3) implement custom replication protocols.
- Tango provides an in-memory view + history ordered updates in shared log.
- The shared log is the source of persistence, availability, elasticity, atomicity and isolation.
- Tango objects – implement standard interfaces (Java/C# Collections).
- linearizability for single operations.
- serializable transactions. Under the hood
- Performance – fast shared log based on CORFU
- introduces a streaming abstraction over fast shared log. readnext(streamid) and append(value, streamid). Each client only plays the events it is interested in.

Q: You say that when you recover you go back and you replay the history? How far do you have to go back?
A: There’s no magic. If you want to do it fast you have to checkpoint.

Q: Can you tell something about the sync issues that arise?
A: Whoever gets to the shared log first wins. The other one backs-off.


Verifying Computations with State

Benjamin Braun (UT Austin), Ariel J. Feldman (University of Pennsylvania), Zuocheng Ren, Srinath Setty, Andrew J. Blumberg, Michael Walfish (UT Austin)

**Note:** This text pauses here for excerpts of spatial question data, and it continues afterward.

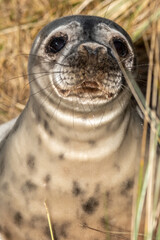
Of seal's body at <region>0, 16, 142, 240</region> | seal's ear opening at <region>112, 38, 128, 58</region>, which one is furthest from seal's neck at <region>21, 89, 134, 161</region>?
seal's ear opening at <region>112, 38, 128, 58</region>

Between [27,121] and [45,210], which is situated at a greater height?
[27,121]

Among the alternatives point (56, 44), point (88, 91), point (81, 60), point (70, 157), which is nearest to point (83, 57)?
point (81, 60)

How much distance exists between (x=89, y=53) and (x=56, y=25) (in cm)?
50

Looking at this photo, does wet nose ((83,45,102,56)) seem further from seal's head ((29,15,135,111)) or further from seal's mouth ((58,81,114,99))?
seal's mouth ((58,81,114,99))

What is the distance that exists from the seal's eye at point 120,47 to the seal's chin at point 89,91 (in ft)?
1.02

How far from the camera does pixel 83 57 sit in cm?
265

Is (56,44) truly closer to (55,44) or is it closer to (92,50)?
(55,44)

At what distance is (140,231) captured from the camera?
3000 millimetres

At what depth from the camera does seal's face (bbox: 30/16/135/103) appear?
266cm

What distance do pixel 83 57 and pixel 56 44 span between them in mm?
379

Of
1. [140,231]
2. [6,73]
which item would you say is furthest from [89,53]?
[6,73]

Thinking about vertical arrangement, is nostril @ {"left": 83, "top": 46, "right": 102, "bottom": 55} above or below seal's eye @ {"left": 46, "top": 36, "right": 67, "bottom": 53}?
below

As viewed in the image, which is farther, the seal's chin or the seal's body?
the seal's body

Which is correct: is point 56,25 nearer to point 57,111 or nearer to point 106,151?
point 57,111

- Suppose there’s a client executing a MapReduce job. However, the server may return an incorrect solution.
- Problems with previous work: the computations have to be stateless, the client incurs a large setup cost and the server’s overheads are large.
- Pantry is based on Zaatar.
- The input is a program in a subset of C -> constraints on execution -> theoretical tools (PCPs) -> client executable & server executable.
- Missed the rest of the talk…


There Is More Consensus In Egalitarian Parliaments

Iulian Moraru, David G. Andersen (Carnegie Mellon University), Michael Kaminsky (Intel Labs)

- Paxos – no external failure required.
- In DCs Paxos is used for synchronization and resource discovery.
- Paxos tolerates F failtures with 2F + 1 replicas, replicas can fail by crashing.
- At least 2 RTT to committing a command.
- Multi-Paxos – there’s a designated leader which is an owner of all the slots.
- 1 RTT to commit.
- potentiall bottleneck for performance and availability.
- Can we have – the high throughput of Multi-Paxos.
- constant availability of Paxos, distribute load evenly across all replicas.
- EPaxos – split the linear space into n linear spaces (where n is the number of machines). Each machine gets complete control over a linear space.
- can choose any quorum for each command.
- 1 RTT for non-concurrent commands and 2 RTT for concurrent commands.
- Execution – find maximum strongly connected components over the ordering graph. Following the components become nodes in a DAG. This gives linearlizability and fast-path quorum.
- EPaxos can do around 27k operations/sec with 5 replicas.
- When one replica is slow the performance EPaxos degrades slower compared to other implementations.

Q: Can interference continue..and then you end up having 3..4 RTTs?
A: No, that’s not the case..missed the rest.